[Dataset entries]
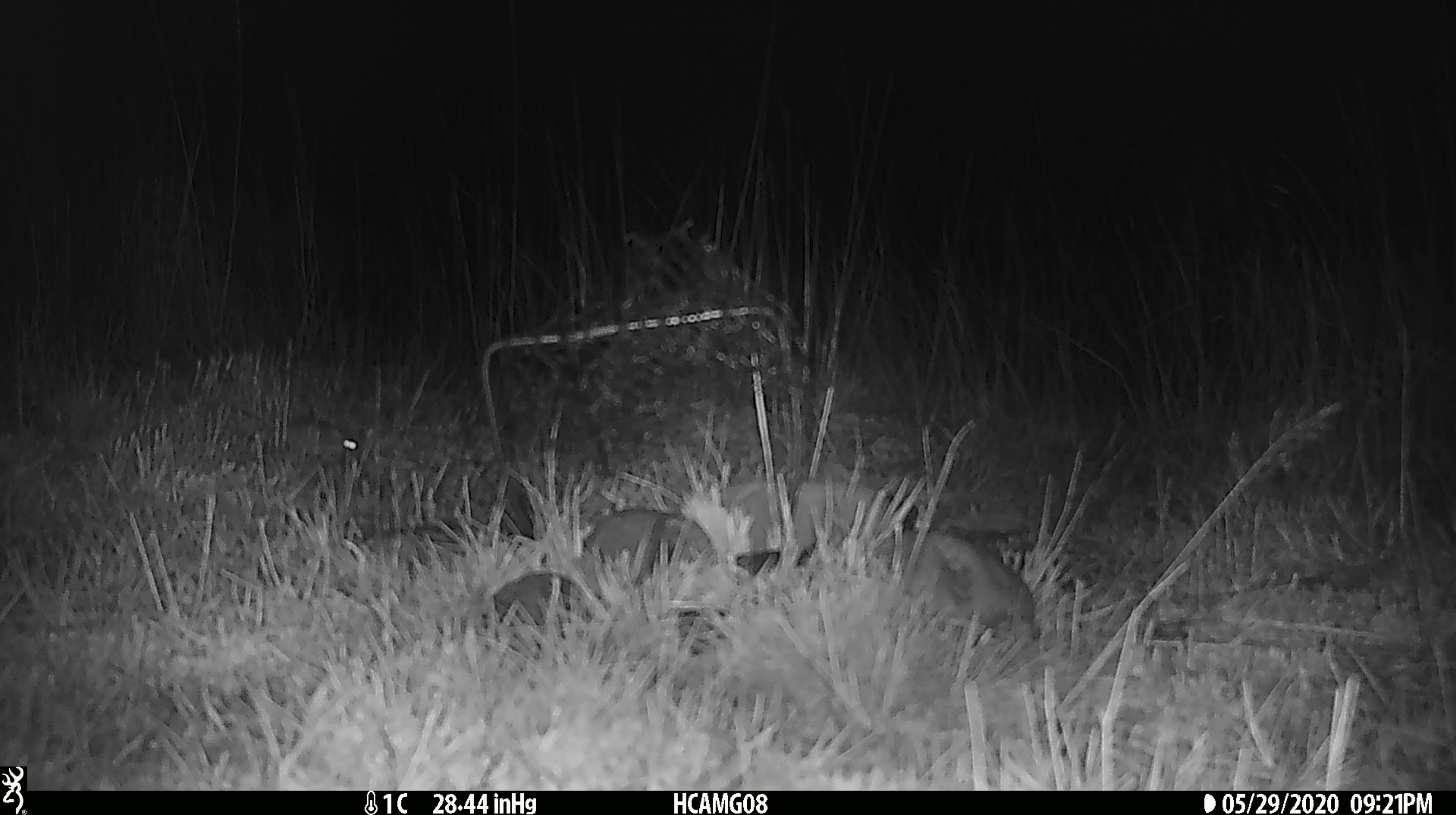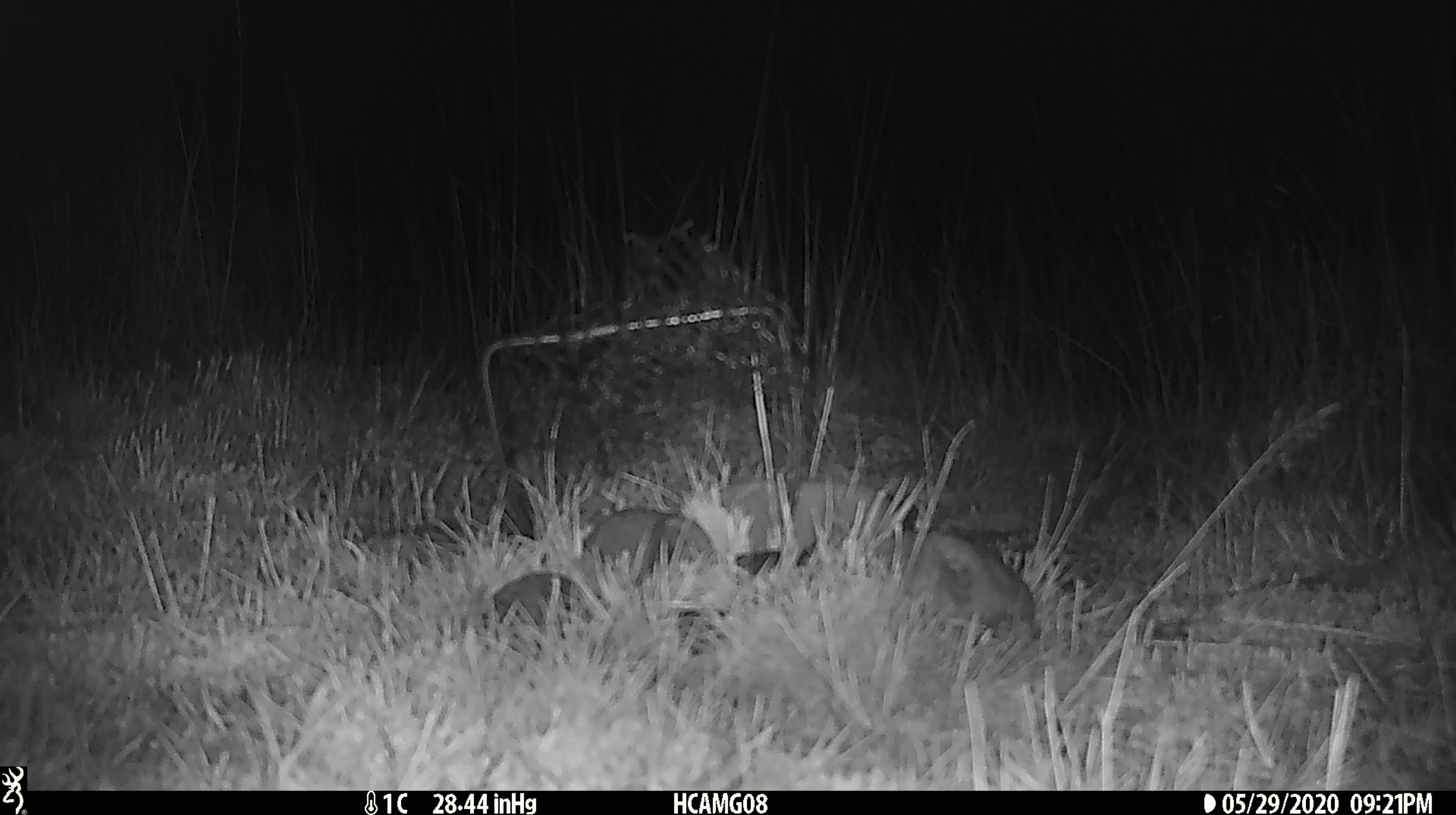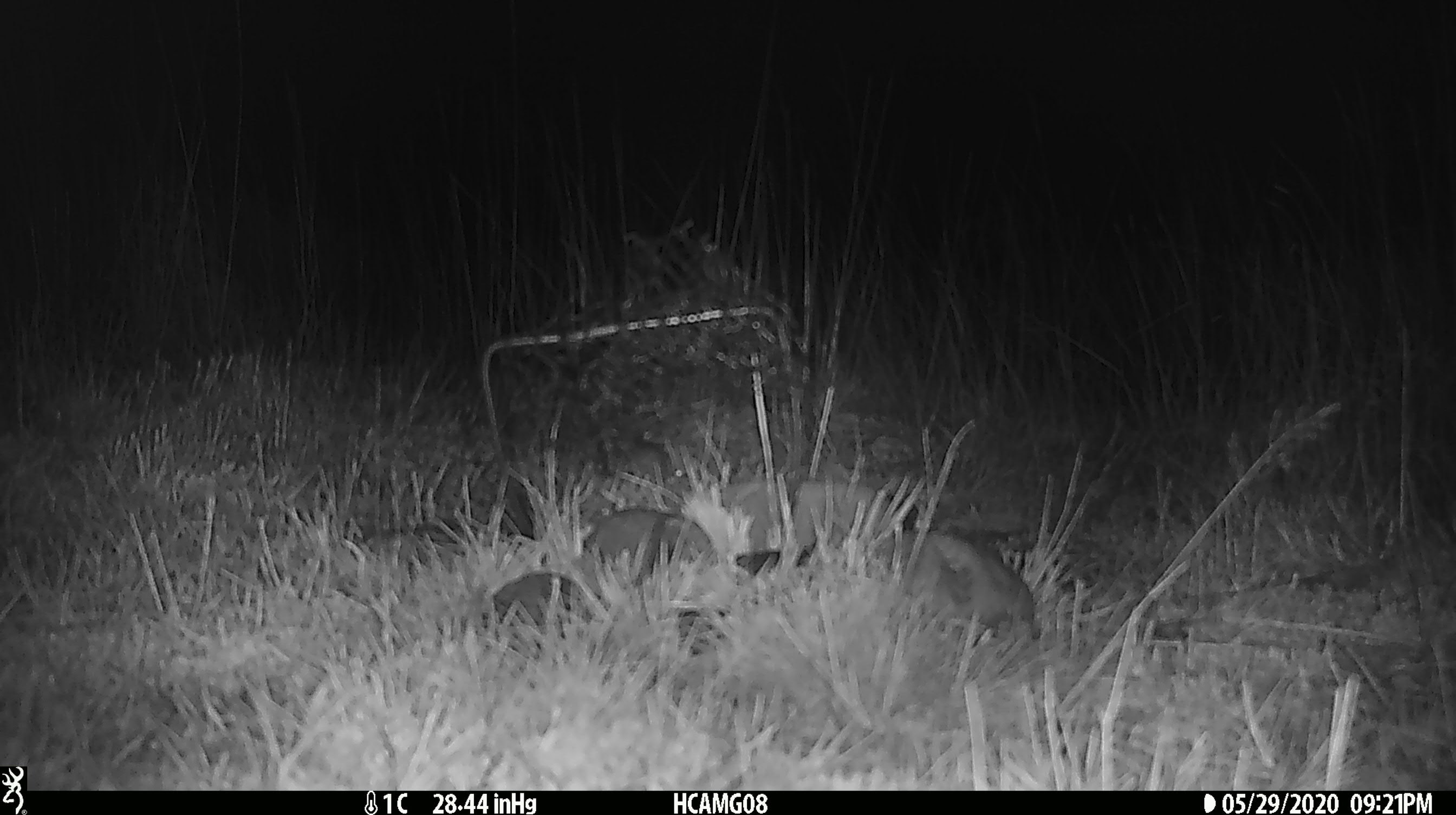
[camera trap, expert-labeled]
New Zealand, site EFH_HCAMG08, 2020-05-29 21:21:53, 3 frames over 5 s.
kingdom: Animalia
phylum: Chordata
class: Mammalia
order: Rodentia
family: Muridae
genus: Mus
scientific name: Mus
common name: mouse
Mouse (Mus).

_Work instructions_.
Only an exact copy of the records, free of images, belongs in the answer.

_Exercise output_.
[camera trap, expert-labeled]
New Zealand, site EFH_HCAMG08, 2020-05-29 21:21:53, 3 frames over 5 s.
kingdom: Animalia
phylum: Chordata
class: Mammalia
order: Rodentia
family: Muridae
genus: Mus
scientific name: Mus
common name: mouse
Mouse (Mus).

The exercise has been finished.